There are many reasons to get into the “tiny living” lifestyle, and for us it really boiled down to 3 things: owning a home, eliminating debt, and living as minimally and intently as possible. Today, I’m going to break down how we are trying to tackle our debt while living in our motorhome. 

Here is the TL:DR if you want a list:

  1. Sit down and really ask yourself what your goals are for financial freedom. Timelines, expectations of you (and your spouse if applicable). Make sure you guys are on the same page before doing any of this.
  2. Make a list of all of your bills, due dates, minimum payments on loans, etc
  3. Look at your spending history. What are you spending the most on? Eating out? Alcohol? How do these things serve you? If they don’t, eliminate them. Cutting out bad habits is the easiest way to give yourself a raise. 
  4. Save $1,000 for an emergency fund. (Thank you Dave Ramsey)
  5. Debt snowball. I’m telling you, paying off that first loan, that smallest loan, is such a high that you’ll propel yourself forward into the process. It’s addicting. 

I’m going to be completely transparent with y’all that the tiny life has sent us a little more into debt at first, but now we are finally 1.5 years into our journey and working our way toward the other side. Our total debts were at around $150,000 when we first started kind of looking at our debt before we got married.
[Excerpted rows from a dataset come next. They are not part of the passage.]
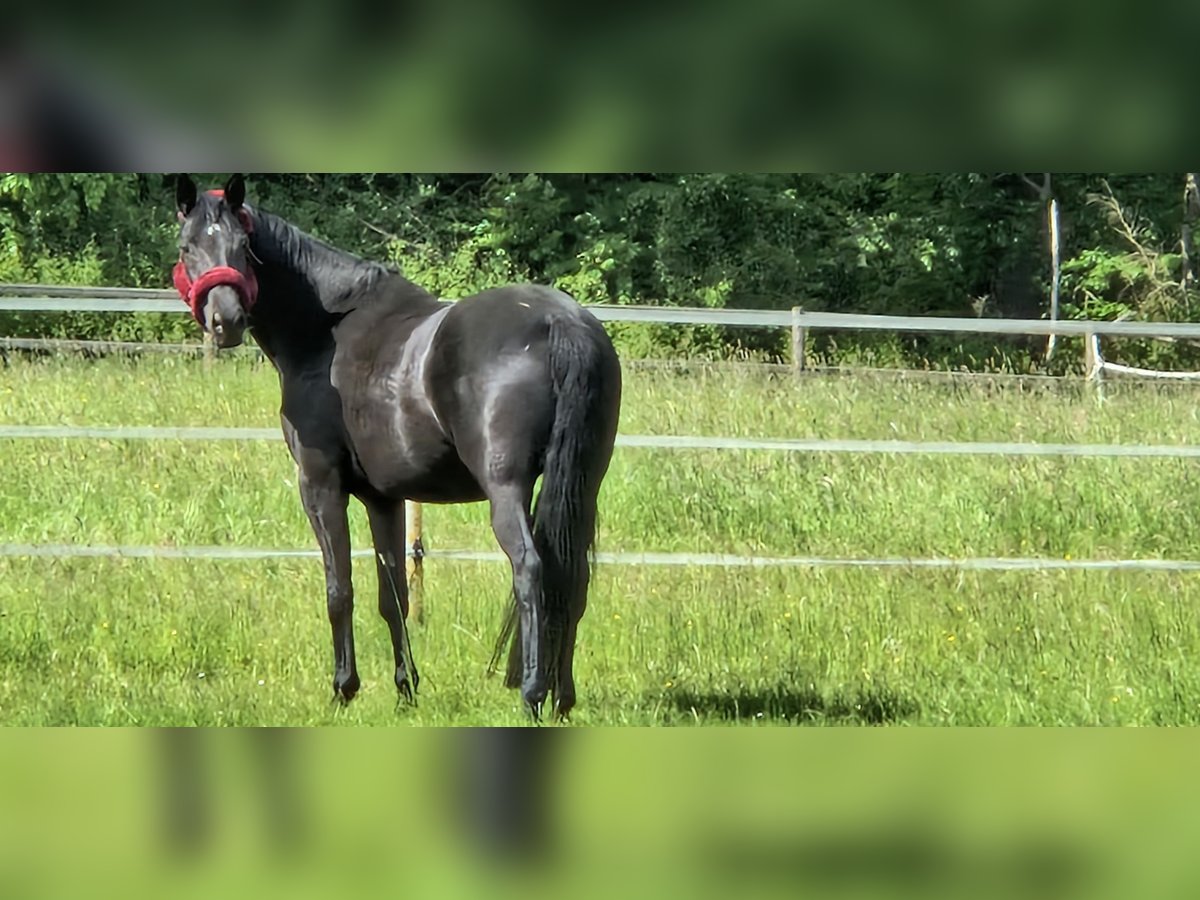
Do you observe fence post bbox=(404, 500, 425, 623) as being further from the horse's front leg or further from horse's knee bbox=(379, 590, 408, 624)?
the horse's front leg

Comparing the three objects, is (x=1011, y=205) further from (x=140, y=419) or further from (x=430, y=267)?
(x=140, y=419)

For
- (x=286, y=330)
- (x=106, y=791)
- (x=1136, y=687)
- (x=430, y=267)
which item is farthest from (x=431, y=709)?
(x=430, y=267)

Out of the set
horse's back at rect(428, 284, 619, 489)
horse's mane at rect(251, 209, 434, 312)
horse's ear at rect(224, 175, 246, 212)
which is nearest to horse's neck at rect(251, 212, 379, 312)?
horse's mane at rect(251, 209, 434, 312)

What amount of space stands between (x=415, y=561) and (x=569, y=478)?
6.42 ft

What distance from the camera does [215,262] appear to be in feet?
12.4

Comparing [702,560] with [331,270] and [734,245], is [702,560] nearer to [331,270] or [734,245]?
[331,270]

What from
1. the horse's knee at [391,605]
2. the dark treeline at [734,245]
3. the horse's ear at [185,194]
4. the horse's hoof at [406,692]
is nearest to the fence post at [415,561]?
the horse's knee at [391,605]

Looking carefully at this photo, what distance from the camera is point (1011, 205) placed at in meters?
13.7

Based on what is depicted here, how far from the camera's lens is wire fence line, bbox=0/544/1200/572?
209 inches

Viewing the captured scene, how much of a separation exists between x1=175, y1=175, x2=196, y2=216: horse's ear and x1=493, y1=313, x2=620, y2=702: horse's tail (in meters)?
1.11

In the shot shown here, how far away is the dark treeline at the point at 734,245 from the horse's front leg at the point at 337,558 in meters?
5.38

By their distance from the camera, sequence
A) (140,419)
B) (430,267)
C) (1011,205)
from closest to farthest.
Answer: (140,419) < (430,267) < (1011,205)
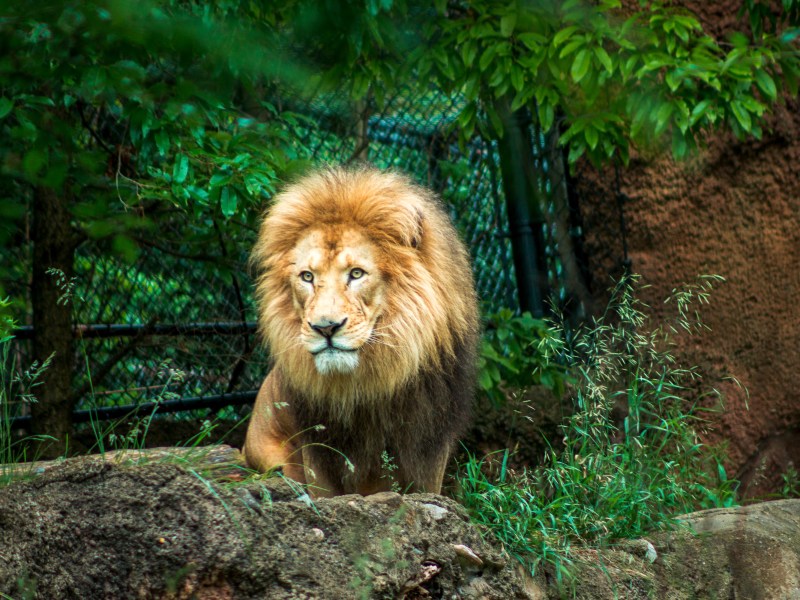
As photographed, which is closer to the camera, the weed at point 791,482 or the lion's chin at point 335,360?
the lion's chin at point 335,360

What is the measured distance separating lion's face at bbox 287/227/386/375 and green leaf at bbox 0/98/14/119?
117cm

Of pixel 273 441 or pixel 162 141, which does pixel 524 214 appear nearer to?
pixel 273 441

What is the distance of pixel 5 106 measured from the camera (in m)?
2.54

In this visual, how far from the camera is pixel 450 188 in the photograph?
6.15 m

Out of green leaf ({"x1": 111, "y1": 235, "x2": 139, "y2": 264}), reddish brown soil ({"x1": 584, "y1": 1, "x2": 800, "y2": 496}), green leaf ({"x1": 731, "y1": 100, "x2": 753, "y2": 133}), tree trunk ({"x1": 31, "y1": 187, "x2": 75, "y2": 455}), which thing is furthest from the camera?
reddish brown soil ({"x1": 584, "y1": 1, "x2": 800, "y2": 496})

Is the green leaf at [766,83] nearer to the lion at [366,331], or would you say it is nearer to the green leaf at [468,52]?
the green leaf at [468,52]

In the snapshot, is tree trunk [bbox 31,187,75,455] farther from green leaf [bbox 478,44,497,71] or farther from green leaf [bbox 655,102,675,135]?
green leaf [bbox 655,102,675,135]

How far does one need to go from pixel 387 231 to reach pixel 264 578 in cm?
163

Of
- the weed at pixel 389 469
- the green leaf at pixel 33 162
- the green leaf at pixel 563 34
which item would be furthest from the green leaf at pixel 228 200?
the green leaf at pixel 33 162

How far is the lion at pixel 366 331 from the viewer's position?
3.49 metres

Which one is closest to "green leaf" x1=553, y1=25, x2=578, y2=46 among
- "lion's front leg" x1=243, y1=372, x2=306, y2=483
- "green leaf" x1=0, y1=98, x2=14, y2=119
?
"lion's front leg" x1=243, y1=372, x2=306, y2=483

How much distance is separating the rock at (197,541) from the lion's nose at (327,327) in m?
0.68

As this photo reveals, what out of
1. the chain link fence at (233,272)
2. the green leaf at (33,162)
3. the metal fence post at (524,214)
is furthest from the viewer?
the metal fence post at (524,214)

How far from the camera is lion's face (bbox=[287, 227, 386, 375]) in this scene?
10.9ft
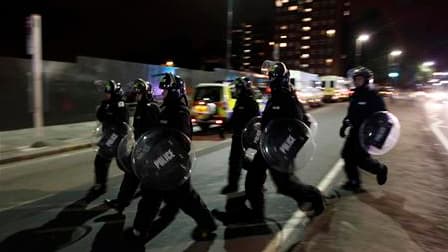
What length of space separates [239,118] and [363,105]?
6.21 ft

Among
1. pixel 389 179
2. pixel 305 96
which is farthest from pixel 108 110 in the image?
pixel 305 96

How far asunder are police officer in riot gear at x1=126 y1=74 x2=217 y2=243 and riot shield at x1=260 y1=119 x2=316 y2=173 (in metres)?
1.08

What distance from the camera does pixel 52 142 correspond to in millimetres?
15172

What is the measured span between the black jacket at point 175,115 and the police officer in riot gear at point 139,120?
0.83 m

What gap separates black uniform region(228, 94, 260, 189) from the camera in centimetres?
875

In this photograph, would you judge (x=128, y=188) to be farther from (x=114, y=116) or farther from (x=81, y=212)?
(x=114, y=116)

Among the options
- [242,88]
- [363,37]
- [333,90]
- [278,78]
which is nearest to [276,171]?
[278,78]

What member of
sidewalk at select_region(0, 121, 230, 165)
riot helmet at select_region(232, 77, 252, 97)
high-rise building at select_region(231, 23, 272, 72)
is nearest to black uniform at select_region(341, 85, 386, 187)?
riot helmet at select_region(232, 77, 252, 97)

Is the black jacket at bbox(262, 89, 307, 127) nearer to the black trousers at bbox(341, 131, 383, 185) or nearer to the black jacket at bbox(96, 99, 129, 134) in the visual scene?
the black trousers at bbox(341, 131, 383, 185)

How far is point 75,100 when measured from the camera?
21.4 metres

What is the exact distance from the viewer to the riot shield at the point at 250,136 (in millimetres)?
8289

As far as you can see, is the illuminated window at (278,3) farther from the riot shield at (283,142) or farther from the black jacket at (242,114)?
the riot shield at (283,142)

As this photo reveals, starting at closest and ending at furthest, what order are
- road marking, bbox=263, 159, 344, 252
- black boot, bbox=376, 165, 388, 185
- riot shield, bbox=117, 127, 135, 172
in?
road marking, bbox=263, 159, 344, 252
riot shield, bbox=117, 127, 135, 172
black boot, bbox=376, 165, 388, 185

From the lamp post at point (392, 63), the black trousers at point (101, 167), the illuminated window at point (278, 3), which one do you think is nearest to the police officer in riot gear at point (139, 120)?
the black trousers at point (101, 167)
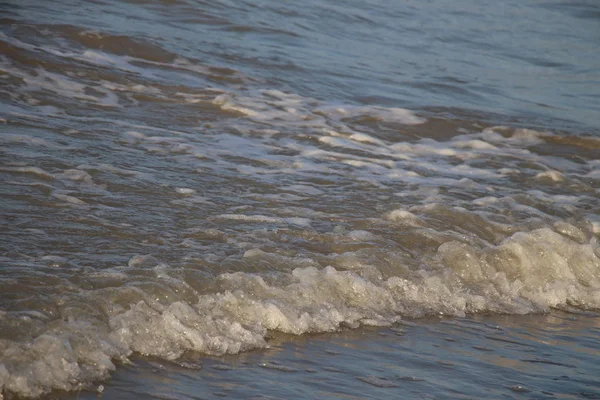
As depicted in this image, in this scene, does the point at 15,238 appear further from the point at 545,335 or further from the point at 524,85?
the point at 524,85

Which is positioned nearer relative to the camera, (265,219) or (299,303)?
(299,303)

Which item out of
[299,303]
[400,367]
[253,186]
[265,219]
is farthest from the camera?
[253,186]

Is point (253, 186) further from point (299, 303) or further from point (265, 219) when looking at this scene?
point (299, 303)

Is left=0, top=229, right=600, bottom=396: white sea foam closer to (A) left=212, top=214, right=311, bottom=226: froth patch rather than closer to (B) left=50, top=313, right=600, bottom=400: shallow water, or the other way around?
(B) left=50, top=313, right=600, bottom=400: shallow water

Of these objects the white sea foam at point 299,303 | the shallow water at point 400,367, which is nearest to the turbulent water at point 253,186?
the white sea foam at point 299,303

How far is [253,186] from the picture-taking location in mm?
5859

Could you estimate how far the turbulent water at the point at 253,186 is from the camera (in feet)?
12.7

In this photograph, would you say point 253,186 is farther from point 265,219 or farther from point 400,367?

We have eliminated about 36k worth of debt since 2016, and that was without really trying. We sold my car, paid off some medical bills, and paid off some bills in collections. Once we bought our motorhome ($29,900 + $5,000 of renovations), that added a $250/month payment, on top of lot rent to park it, which can range anywhere from $350-$900/month. So, the overall expense is just about equal to if we were renting a 3 bed/2bath house in Oklahoma with utilities. The benefit of buying the motorhome is that we have our own home! No moving every year to a different house. No endless landlord issues. No roomies. No lawn mowing. Utilities are almost always included (except electric at some places). Just a tiny space to call our own at a fraction of the cost of a sticks-and-bricks home.

Now, onto the debt issue…

We are using a hodgepodge of methods to tackle our debt, but primarily the Dave Ramsey method of “debt snowballing”, and actually sticking to our strict budget.  We started this process on August 1st, 2019. I had been “debt avalanching” this past year on one of my credit cards, and found myself highly discouraged when it wasn’t getting paid down fast enough. Enter: debt snowball. You tackle your smallest debt first, and then the payments you were making on that debt go to your next biggest, etc etc until they are all paid off. However, our smallest debt is 10k, and our largest is 65k (student loans are a b-i-t-c-h). These are all of our large remaining debts, except for Nelnet, which we paid off December 6th, 2019! 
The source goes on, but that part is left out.